The tenderness with which he spoke cut me like a knife.
"Nay," said I, "if there were a choice to be made, you would not be right in choosing me."
I had barely ended the sentence before a cry rang out from the garden. It came, however, faintly to our ears.
"Quick!" I said. "They have come upon our tracks in the grass. Quick! That note must reach Keswick to-day, and your hand must deliver it."
With that we parted. I mounted the hillside until I came to a large boulder, and threw myself on the ground beneath its shelter. In a fever of impatience I watched Ashlock descend along the wall, and yet the moment he had turned the corner and was clean out of my sight, I wished him back again.
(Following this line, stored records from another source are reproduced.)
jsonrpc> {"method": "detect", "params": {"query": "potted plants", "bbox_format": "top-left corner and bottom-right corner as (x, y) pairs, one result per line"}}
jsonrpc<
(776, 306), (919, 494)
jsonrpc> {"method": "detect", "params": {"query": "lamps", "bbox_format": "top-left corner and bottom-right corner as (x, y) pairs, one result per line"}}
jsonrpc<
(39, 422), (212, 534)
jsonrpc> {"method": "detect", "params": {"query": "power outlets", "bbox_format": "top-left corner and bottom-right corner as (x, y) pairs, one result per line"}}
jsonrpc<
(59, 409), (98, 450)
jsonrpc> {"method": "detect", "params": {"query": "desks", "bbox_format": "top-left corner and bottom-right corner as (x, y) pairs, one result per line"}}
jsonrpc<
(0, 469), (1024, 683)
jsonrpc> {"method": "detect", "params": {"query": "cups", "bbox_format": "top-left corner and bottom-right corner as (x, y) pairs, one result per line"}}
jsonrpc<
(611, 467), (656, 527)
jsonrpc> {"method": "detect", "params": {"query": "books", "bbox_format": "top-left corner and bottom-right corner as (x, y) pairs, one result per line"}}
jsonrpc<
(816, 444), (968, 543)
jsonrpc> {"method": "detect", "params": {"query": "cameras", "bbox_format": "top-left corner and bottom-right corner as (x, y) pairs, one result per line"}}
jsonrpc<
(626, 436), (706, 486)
I was, in truth, sunk to such a depth of shame and self-contempt as made this old servant's goodwill an extraordinary consolation. For now that I had had time to grow used to the knowledge that Anthony Herbert was not dead, I began to see more clearly the wickedness of my preceding conduct.
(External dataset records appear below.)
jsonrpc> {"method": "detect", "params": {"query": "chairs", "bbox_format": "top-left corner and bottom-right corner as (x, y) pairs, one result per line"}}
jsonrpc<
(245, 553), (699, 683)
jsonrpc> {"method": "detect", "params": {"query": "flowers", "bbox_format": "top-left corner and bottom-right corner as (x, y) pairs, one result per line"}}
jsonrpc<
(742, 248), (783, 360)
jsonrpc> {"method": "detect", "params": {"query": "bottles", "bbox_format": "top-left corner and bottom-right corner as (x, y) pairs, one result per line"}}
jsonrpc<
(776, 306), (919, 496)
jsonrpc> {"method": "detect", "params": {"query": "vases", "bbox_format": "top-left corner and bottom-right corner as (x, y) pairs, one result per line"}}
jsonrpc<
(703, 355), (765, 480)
It was, then, with a very lonely feeling that I climbed to the ridge of Green Comb. Beneath me I could see Blackladies and its garden much as on that morning when I first rode thither over Coldbarrow Fell. But I saw it with very different eyes. Then, proud of my entrusted mission, I had looked upon it as an instrument of loyalty, a prop, however fragile, of the cause I served and my father had served before me. Now it was to me a monument of failure. Here I had failed through and through. I had proved false to Mr. Herbert; I had been juggled like the merest fool in my service to the King. I had but to turn, and over against me I could see the very spot where I had forced Jervas Rookley to make his vow of concealment upon his knees, and a little lower down the winding path, where I had come to my knees and Jervas Rookley had sat his horse over me. Well, I had kept faith with him, at all events, and how had he kept faith with me? The red-coats sprinkled in the garden below gave me the answer. Yes, I had kept faith with him. It seemed to me a wonderful and astonishing thing, so deep was my humiliation, but it was true. I had kept faith with him, and I hugged the thought to my very breast. In the wreck of my hopes and pride, it stood erect as you may see a single column standing amidst a pile of ruins; and perhaps, I thought, since that one column stands, if he could but bring perseverance to the work, a man might in time rebuild the whole.
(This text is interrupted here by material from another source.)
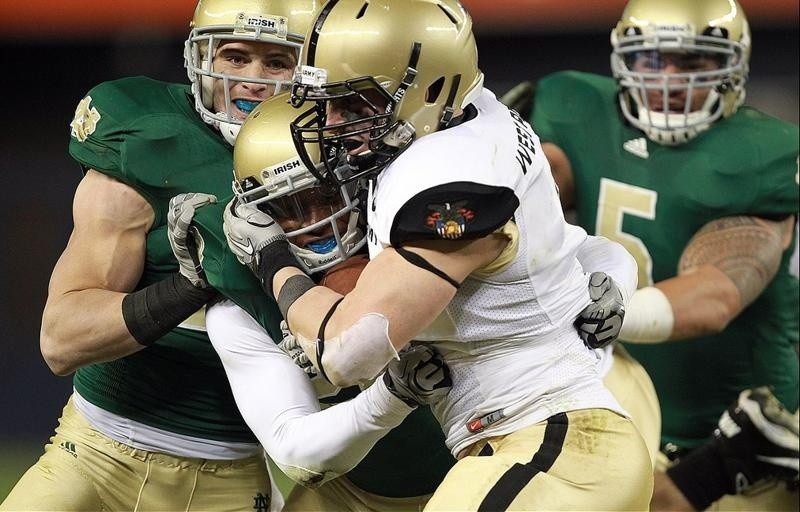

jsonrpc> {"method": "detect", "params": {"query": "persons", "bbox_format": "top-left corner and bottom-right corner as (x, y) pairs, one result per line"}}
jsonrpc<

To effect anything of this sort, however, I must needs first of all escape, and to that end I kept all the day along the hilltops, and at the fall of the dark came down Bleaberry Fell, to the great wood that fringes Derwentwater over against Rampsholme Island. About a mile to the east of the wood was a fisherman's cottage with which I was sufficiently familiar, since the fisherman had ferried me over often enough to Lord's Island, and many another visitor to my Lord Derwentwater besides, who came in a great hurry when the night was fallen dark. To this cottage I crept, and tapping at the window-pane presently the man came out and joined me.
He asked no questions, being well practised in the habit of secrecy, but put me across to the steps and so pushed off again without a word. I thought it best not to openly knock at the door, but crept round to a room wherein I knew Lord Derwentwater was used to sit of an evening. To my inexpressible relief I saw that the windows were lighted. I knocked on the pane; the sash was thrown up.
"Who is it?" asked Lord Derwentwater.
I set my hand on the sill and climbed into the room.